Datadog access reviews come up in compliance contexts more often than many security teams expect. As an observability platform with broad visibility into infrastructure, logs, and application performance data, Datadog frequently contains sensitive operational information — and increasingly, it’s in scope for SOC 2, ISO 27001, and similar frameworks specifically because of that visibility. Here’s how to approach a Datadog access review, what the manual process looks like, and when automation makes the process more tractable.

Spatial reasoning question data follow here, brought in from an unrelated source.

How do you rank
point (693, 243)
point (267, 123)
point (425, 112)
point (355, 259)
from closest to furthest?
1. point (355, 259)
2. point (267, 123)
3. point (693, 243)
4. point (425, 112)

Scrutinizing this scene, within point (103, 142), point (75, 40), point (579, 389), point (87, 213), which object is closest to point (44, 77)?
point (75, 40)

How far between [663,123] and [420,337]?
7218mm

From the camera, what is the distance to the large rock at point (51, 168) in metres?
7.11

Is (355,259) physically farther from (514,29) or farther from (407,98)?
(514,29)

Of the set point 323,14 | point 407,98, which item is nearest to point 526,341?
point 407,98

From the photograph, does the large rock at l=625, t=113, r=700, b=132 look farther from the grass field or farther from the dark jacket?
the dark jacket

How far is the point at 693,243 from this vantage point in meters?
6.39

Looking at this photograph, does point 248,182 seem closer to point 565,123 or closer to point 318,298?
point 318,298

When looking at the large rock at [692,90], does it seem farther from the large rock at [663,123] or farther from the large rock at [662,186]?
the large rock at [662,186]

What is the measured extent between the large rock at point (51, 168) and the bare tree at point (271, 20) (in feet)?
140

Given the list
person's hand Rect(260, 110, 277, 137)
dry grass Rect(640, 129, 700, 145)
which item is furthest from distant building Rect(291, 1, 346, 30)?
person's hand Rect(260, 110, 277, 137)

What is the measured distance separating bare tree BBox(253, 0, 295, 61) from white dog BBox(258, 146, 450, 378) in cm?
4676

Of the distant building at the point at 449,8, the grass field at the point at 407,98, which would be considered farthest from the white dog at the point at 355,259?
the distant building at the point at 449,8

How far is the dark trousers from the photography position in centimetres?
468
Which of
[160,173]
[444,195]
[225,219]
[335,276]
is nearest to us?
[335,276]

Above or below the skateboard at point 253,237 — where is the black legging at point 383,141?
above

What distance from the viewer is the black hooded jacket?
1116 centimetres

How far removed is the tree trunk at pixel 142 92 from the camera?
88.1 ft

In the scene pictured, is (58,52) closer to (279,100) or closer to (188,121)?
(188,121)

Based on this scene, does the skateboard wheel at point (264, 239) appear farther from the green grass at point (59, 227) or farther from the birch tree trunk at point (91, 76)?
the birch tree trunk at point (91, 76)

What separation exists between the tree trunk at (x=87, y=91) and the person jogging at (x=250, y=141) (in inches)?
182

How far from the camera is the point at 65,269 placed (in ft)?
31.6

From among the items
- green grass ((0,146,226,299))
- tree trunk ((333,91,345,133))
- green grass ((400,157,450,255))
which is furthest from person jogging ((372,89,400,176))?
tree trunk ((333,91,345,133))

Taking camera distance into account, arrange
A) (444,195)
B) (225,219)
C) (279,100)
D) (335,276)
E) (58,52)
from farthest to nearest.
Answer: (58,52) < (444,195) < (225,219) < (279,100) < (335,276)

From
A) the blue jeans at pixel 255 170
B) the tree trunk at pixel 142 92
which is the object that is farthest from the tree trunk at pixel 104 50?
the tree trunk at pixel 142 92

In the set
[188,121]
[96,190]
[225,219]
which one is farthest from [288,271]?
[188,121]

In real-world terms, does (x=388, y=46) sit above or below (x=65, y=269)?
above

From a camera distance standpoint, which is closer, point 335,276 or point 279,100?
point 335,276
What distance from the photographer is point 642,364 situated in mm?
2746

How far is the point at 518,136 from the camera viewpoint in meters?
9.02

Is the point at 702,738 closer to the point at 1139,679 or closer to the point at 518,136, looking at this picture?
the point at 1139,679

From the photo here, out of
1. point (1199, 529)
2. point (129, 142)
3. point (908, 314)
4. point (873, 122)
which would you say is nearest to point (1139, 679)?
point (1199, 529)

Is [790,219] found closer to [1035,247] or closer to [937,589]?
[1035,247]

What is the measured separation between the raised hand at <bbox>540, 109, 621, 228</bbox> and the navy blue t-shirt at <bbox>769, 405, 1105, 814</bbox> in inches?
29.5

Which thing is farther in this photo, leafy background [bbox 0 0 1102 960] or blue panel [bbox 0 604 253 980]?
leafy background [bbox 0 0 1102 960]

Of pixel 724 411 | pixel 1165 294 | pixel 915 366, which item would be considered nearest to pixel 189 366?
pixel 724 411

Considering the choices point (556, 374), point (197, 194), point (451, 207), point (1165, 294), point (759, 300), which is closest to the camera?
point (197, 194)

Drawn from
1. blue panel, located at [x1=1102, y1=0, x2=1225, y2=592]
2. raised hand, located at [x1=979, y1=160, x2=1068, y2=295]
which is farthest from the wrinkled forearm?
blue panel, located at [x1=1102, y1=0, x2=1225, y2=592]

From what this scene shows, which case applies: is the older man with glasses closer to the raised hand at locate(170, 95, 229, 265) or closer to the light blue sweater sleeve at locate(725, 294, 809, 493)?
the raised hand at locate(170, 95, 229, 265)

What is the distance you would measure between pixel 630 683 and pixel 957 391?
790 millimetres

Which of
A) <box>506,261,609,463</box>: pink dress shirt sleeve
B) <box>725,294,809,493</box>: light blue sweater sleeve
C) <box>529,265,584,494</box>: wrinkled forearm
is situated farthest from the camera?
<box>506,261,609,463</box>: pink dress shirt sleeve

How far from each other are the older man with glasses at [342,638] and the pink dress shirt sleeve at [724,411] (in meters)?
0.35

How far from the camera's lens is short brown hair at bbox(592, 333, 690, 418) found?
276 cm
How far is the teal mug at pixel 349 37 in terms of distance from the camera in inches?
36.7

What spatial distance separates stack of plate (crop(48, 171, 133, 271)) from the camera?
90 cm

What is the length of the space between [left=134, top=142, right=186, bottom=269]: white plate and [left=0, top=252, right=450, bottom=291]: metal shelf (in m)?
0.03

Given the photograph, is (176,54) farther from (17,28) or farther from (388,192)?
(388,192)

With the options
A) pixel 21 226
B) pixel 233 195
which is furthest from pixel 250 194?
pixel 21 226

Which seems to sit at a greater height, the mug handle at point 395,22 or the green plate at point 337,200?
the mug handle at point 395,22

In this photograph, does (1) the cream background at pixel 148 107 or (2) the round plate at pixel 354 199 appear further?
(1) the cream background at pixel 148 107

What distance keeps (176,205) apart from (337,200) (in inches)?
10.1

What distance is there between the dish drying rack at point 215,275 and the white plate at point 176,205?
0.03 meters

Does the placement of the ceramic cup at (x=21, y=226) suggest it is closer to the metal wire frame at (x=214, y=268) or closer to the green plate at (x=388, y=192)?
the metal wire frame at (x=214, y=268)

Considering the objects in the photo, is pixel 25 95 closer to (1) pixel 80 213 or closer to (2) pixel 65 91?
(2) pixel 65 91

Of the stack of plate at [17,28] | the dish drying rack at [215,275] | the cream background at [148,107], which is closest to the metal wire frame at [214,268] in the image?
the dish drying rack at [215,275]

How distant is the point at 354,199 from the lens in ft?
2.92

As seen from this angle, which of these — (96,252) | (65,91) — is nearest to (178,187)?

Why Is Datadog Access Review a Compliance Concern? Datadog sits in an unusual position relative to other enterprise SaaS applications: it’s observability infrastructure rather than a core business application, which means it tends to get added to compliance review scopes later than systems like HRIS, CRM, or ERP. But the access it provides — logs, metrics, traces, infrastructure data, incident records, security monitoring data — is genuinely sensitive. A Datadog user with Admin or Standard role access can see infrastructure configuration, application performance data, security alerts, and potentially log data containing sensitive information depending on what’s being ingested. For organizations under SOC 2 or ISO 27001, the question of who has access to what Datadog data, at what role level, and whether that access is still appropriate is a legitimate control question. Auditors who look at Datadog access are typically checking: whether access is proportionate to role (not everyone needs Admin), whether former employees or contractors still have active accounts, and whether the access has been reviewed within the required review cycle.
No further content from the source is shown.